This is a term I fished out from Mass Effect (a Sci-Fi RPG that spans three game titles). You can look into it further if you’d like, but the term I want to focus on is the idea of “technological singularity.” Wikipedia defines it as “theoretical moment in time when artificial intelligence will have progressed to the point of a greater-than-human intelligence that will ‘radically change human civilization, and perhaps even human nature itself.'” At this point, the future of human society becomes unpredictable in relation to its past.

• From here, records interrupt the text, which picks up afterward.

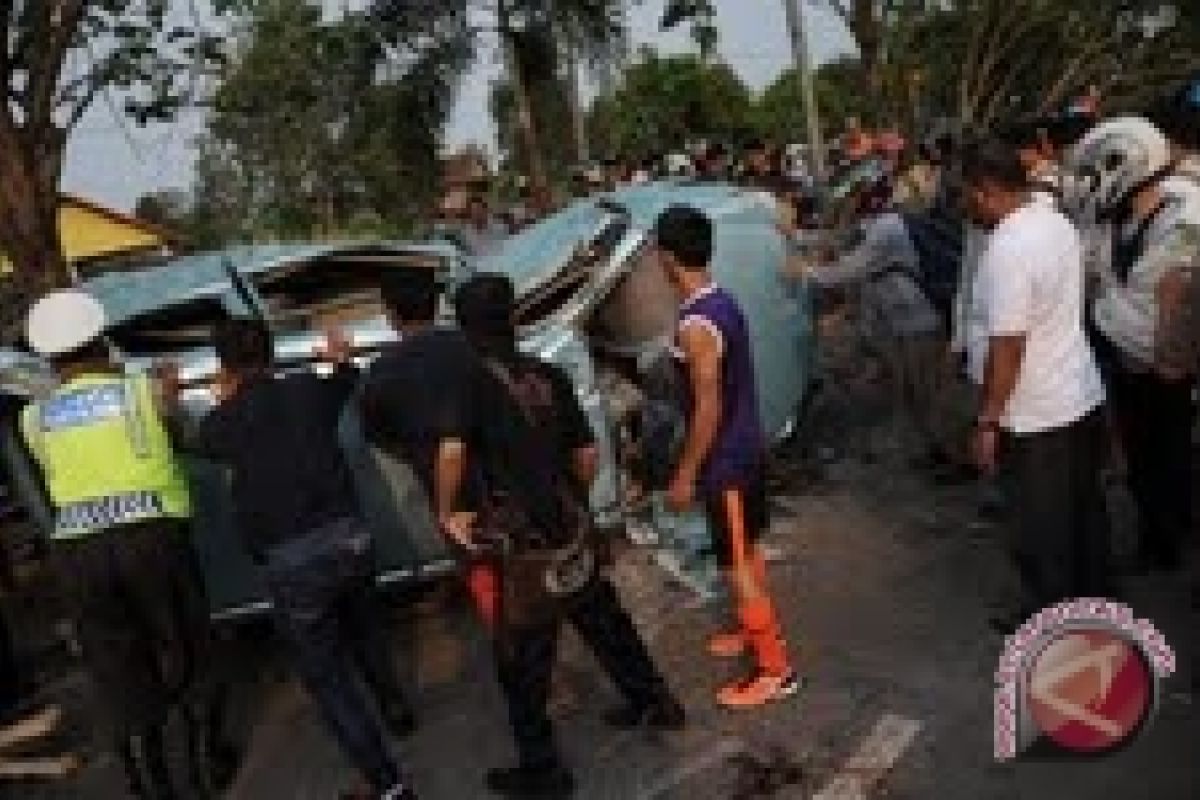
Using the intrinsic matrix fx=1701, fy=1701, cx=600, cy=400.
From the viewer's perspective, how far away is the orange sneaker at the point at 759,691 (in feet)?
17.8

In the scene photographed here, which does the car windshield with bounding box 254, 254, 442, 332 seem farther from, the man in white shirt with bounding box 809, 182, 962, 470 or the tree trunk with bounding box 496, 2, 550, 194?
the tree trunk with bounding box 496, 2, 550, 194

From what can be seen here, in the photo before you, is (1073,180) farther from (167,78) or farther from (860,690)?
(167,78)

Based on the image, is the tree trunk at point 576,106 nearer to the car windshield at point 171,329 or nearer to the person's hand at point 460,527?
the car windshield at point 171,329

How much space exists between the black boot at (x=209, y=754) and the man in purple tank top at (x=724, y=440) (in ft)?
5.53

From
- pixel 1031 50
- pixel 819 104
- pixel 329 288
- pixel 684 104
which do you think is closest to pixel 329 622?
pixel 329 288

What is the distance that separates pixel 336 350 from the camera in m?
5.83

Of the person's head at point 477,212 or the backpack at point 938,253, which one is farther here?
the person's head at point 477,212

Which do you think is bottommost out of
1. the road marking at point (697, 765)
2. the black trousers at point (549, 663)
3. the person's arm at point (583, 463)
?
the road marking at point (697, 765)

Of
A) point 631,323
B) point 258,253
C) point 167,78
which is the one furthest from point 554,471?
point 167,78

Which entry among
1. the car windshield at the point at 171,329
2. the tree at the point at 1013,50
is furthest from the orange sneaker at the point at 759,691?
the tree at the point at 1013,50

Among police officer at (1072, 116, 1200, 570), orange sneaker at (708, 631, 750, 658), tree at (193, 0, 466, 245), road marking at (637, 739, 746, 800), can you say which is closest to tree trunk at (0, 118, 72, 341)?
orange sneaker at (708, 631, 750, 658)

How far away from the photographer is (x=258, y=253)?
24.1 feet

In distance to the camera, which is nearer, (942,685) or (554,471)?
(554,471)

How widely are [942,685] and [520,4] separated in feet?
48.5
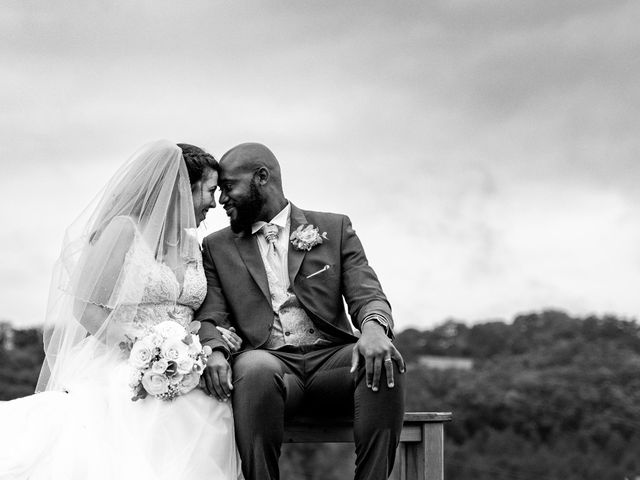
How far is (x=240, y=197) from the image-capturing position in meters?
6.51

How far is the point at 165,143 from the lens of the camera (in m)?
6.55

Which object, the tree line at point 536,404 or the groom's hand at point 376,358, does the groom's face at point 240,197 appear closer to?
the groom's hand at point 376,358

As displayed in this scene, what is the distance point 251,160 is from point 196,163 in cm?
34

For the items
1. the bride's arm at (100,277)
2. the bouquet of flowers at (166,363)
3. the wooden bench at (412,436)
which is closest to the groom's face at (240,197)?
the bride's arm at (100,277)

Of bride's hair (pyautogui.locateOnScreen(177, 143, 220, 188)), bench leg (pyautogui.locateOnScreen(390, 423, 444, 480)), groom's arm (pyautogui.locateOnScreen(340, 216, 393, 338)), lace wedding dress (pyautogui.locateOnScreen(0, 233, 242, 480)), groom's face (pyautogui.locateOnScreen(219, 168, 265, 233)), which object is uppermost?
bride's hair (pyautogui.locateOnScreen(177, 143, 220, 188))

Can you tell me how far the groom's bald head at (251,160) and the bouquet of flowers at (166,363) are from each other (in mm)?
1196

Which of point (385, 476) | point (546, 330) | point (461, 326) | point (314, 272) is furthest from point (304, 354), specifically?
point (461, 326)

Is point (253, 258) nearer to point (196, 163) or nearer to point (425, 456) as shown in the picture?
point (196, 163)

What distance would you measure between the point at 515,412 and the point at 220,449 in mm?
65440

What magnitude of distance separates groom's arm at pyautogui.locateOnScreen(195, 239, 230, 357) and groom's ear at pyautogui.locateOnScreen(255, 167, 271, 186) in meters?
0.54

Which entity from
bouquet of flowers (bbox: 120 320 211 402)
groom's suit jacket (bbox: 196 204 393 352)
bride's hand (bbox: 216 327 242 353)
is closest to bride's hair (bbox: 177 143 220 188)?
groom's suit jacket (bbox: 196 204 393 352)

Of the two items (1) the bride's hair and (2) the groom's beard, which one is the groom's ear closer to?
(2) the groom's beard

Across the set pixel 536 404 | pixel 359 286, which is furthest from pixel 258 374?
pixel 536 404

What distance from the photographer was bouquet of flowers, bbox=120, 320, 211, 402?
18.5 feet
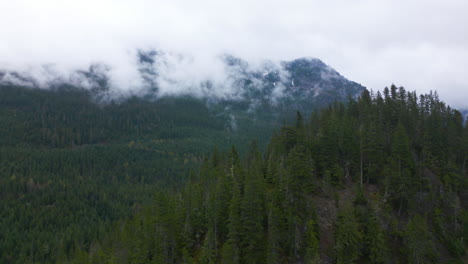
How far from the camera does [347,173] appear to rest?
225 ft

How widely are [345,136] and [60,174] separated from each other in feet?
579

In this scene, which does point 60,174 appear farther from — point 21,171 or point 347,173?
point 347,173

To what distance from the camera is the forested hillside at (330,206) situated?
162ft

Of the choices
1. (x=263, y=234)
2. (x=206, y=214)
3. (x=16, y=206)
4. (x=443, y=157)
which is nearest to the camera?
(x=263, y=234)

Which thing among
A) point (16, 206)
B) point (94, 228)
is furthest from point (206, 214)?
point (16, 206)

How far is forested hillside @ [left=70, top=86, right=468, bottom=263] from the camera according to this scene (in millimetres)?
49406

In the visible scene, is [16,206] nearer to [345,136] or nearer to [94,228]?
[94,228]

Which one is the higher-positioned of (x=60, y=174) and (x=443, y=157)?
(x=443, y=157)

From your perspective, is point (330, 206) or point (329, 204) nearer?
point (330, 206)

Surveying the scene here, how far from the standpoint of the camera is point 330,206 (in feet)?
194

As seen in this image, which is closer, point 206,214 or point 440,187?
point 206,214

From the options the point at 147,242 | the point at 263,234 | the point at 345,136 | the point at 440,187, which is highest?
the point at 345,136

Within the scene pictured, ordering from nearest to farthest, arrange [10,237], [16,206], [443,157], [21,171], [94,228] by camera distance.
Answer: [443,157] < [10,237] < [94,228] < [16,206] < [21,171]

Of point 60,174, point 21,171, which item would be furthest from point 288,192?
point 21,171
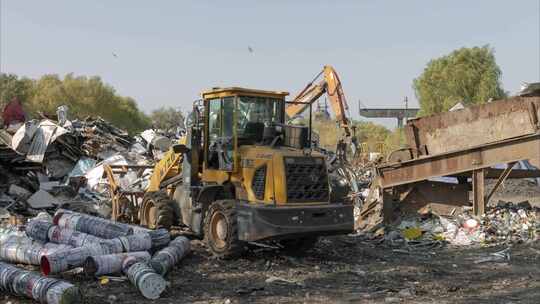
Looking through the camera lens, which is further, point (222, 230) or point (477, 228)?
point (477, 228)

Turing’s Turing Test looks at whether or not machines or artificial intelligence can ever pass itself off as human, or effectively imitate human behavior to the point where it is indistinguishable as a machine. In Do Androids Dream of Electric Sheep (don’t worry, no spoilers), it seems to be the case that androids do end up imitating humans quite well, and they in fact exceed human capabilities in terms of things like intelligence. I could introduce more things from the novel but I don’t want to spoil anything, so I at least hope that “technological singularity” can be a concept that we keep in mind as we read. What exactly about that singularity makes it so threatening to human society, and why do we seem to make strides towards that kind of singularity? Along with this idea, I wonder how it complicates Darwin’s idea that natural selection/God “works solely by and for the food of each being, [then] all corporeal and mental endowments will tend to progress towards perfection” (267). Maybe it’s not a comparison worth making, but how might the fact that these androids were made by humans question that definition of perfection, or how might humankind’s own actions in creating such androids that complete that idea of singularity pervert that idea of perfection?
I do wonder, however, if the idea of “technological singularity” can be brought into conversation with H.G. Wells’ Time Machine. We know that the time traveler goes to a very distant future where the human race has evolved/devolved into two distinct species. I’m wondering if there was a point in that timeline where technological singularity could have played a significant role.